Railroads in Delaware County

In 1848 the first railroad, the NY & Erie, entered Delaware County setting in motion significant changes in this mountainous rural area. The first train ran through Sullivan County, into Delaware County via Long Eddy and passed through Deposit on its way to Binghamton. In 1873 railroads reached deeper into Delaware County with the completion of the New York, Ontario & Western (O & W), affectionately called the Old and Weary in later years. The O&W ran through East Branch, Walton and Sidney, and included a side branch from Walton to Delhi. In the 1870s the Ulster & Delaware (U & D) railroad, nicknamed the Up & Down because of the rough terrain it traveled, connected the eastern side of the county running from Kingston through Ulster County to Fleischmanns, Arkville, Roxbury, Grand Gorge and Stamford. By 1900 the line had extended through Hobart, Bloomville, East Meredith and Davenport ending in Oneonta. The Delaware & Eastern, later called the Delaware & Northern (D & N), one of the last lines to be built in Delaware County in the early 1900s, connected the O & W in East Branch to the U & D in Arkville with a spur to Andes from Union Grove Andes Junction.

The railroad brought new opportunities to Delaware County, both for import and export. Manufactured goods became more economical and readily available. “The whole dairy industry of the eastern part of the county has been put upon a new and improved basis. The supplies of lumber, feed and flour which are required by the farmers and others are brought to them at a much less cost and at a more convenient distance.” (Murray 1898:119).

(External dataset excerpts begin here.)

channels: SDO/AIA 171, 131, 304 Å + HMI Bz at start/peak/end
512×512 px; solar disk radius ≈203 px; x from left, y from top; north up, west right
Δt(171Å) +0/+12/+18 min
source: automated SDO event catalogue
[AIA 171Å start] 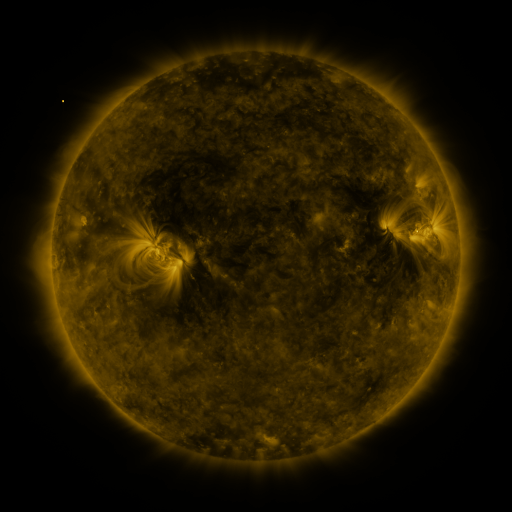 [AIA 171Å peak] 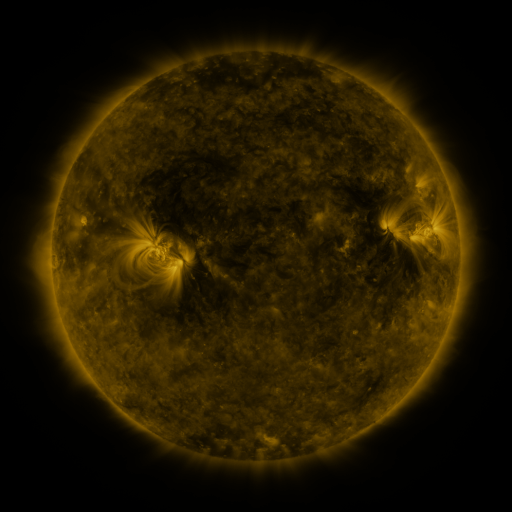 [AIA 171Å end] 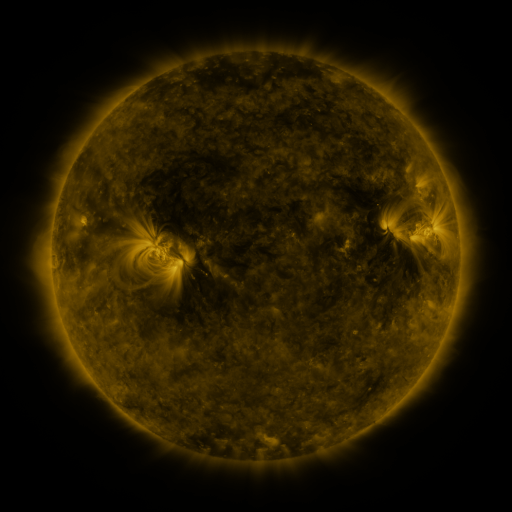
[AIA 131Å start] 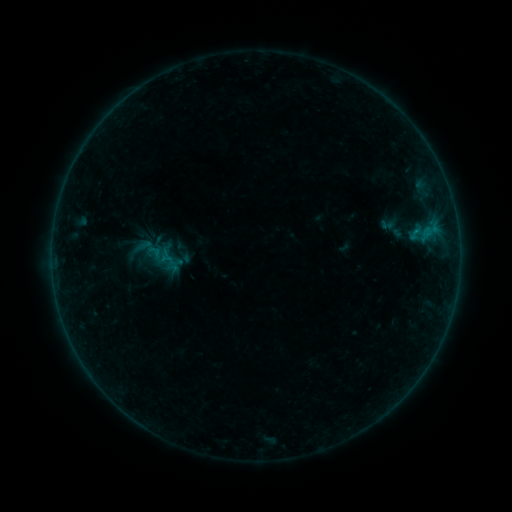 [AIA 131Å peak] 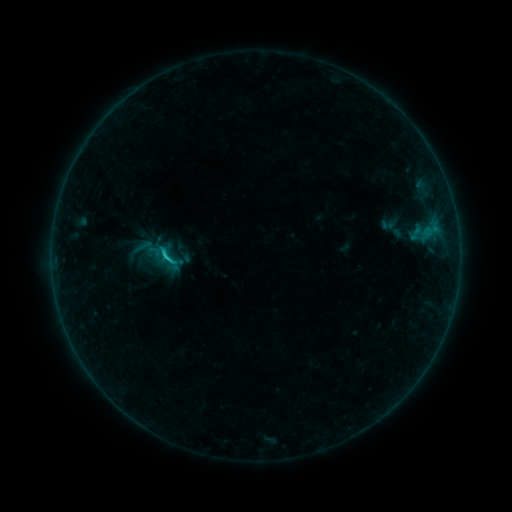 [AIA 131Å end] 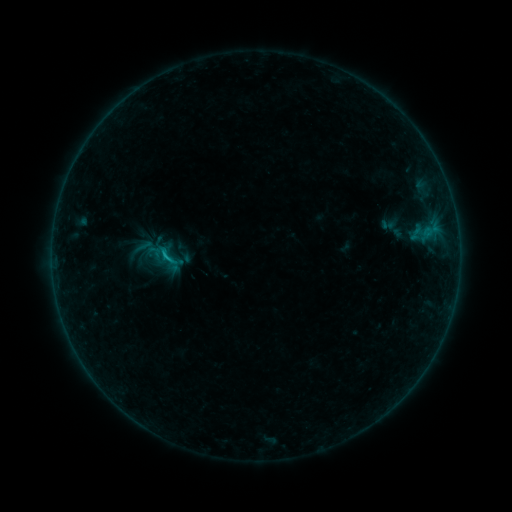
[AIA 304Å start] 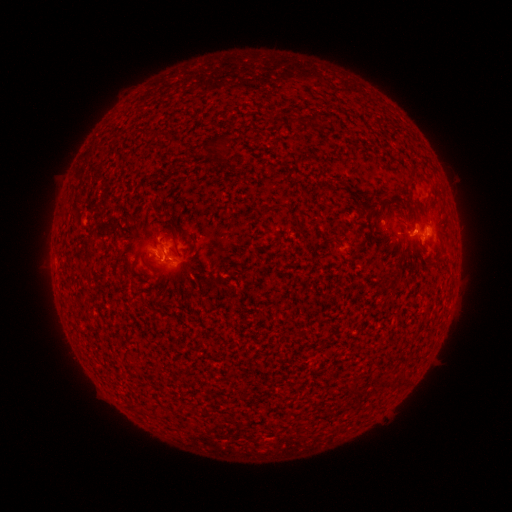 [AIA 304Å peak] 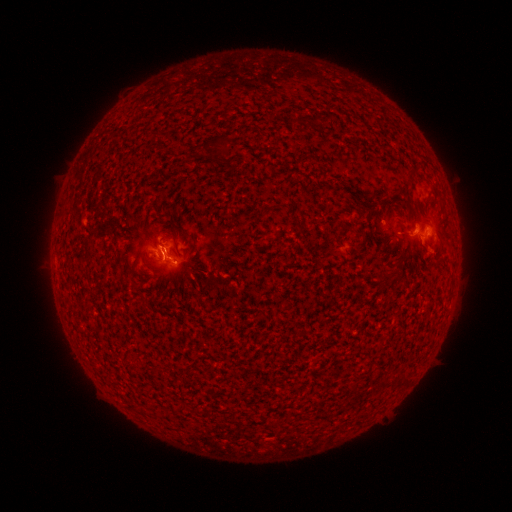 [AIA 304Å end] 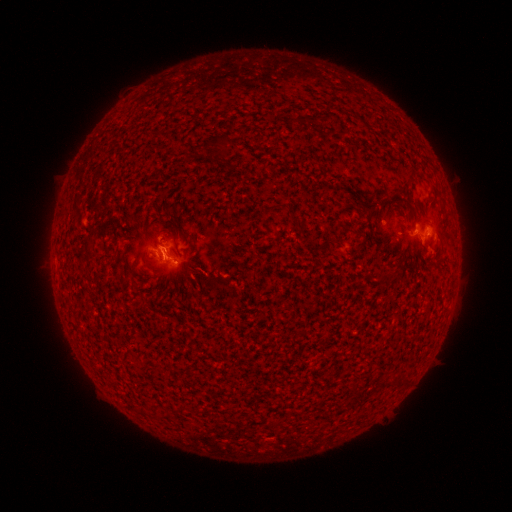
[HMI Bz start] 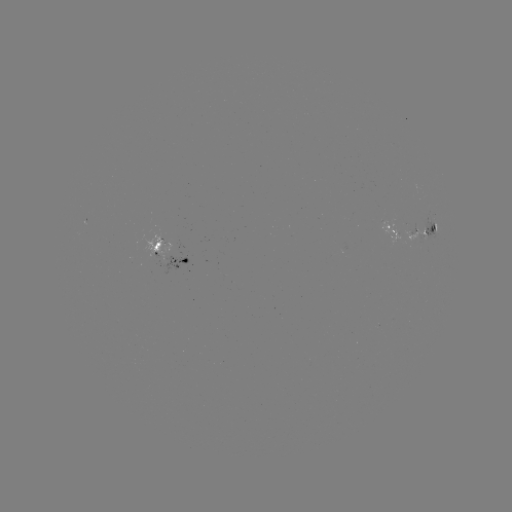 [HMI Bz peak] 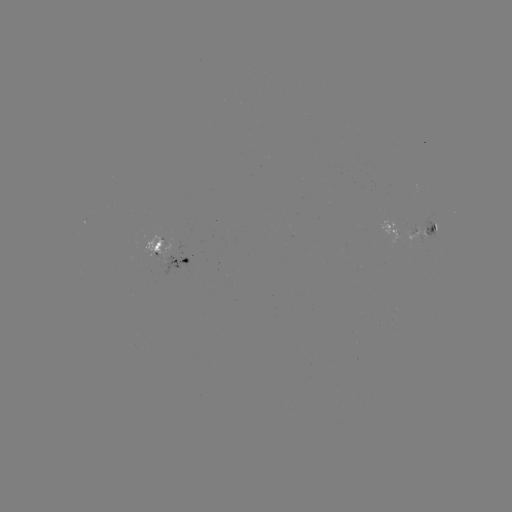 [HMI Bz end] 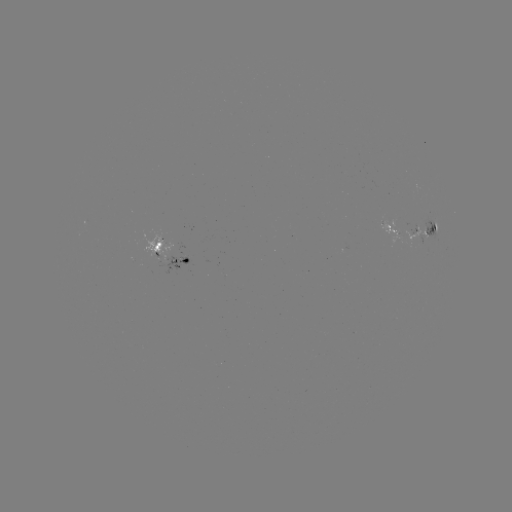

At the same time local products could be shipped out with more ease and efficiency than ever before. “Many farm products, which under former circumstances were not worth sending to market, now became valuable and merchantable. This was the first step towards bringing Delaware County out into the world” (Murray 1898:116). Locally produced wood products, lumber, blue stone and dairy products were exported. “Famous for its butter, Delaware County became equally important as a source of milk. Special trains, cleared for rapid runs, carried fresh milk into New York City” (Roads & Rails Through Delaware County).

The same lines that shipped goods also transported people. With the coming of the railroads, the popularity of the Catskills as a vacation spot soared. “They offered sweltering city residents ‘pure air, cool climate, picturesque scenery, shady groves, fine drives, hunting and trout fishing and boating’”(Resort Towns of Delaware County). Some of the most popular resort towns included Stamford, Arkville and Fleischmanns where lavish hotels sprang up to accommodate visitors. “Other resorts targeted vacationers with more moderate budgets. Even local farm families, encouraged by railroad agents, opened their homes to the most modest city residents, offering menus of freshly picked foods, the finest milk and butter products, and rooms cooled by mountain breezes.” (Resort Towns of Delaware County).

The advent of the automobile and auto truck lead to a steady and irreversible decline of the railroad. Along with better-kept roads and the creation of new highways, long-distance trucking companies began competing with the railroad. Trucks, unlike trains, could deliver directly to stores, resulting in a decrease in freight traffic on the railroad. Tourists too began travelling by car rather than train enabling them to look beyond the rail lines for vacation destinations. “While World War II postponed complete failure, the downward spiral of railroad profitability began again with peace. In quick succession service declined, stations closed, new highways skirted the county, and rail routes were abandoned” (Roads & Rails Through Delaware County).

Today the only freight cars to be found in Delaware County are in Sidney where goods are transported on the Delaware & Hudson line. Arkville is home to the only passenger train in the county, the Delaware & Ulster Rail Ride, which offers excursions from the historic Arkville depot to Roxbury, Hallcotsville and Highmount. At Hanford Mills Museum visitors can hike the bed of the U & D line and visit an old freight car, which is home to the museum’s “Box Car” exhibit. Additional hikes can be taken on the Catskill Scenic Trails from Bloomville to Grand Gorge following the well-maintained bed of the old U & D line.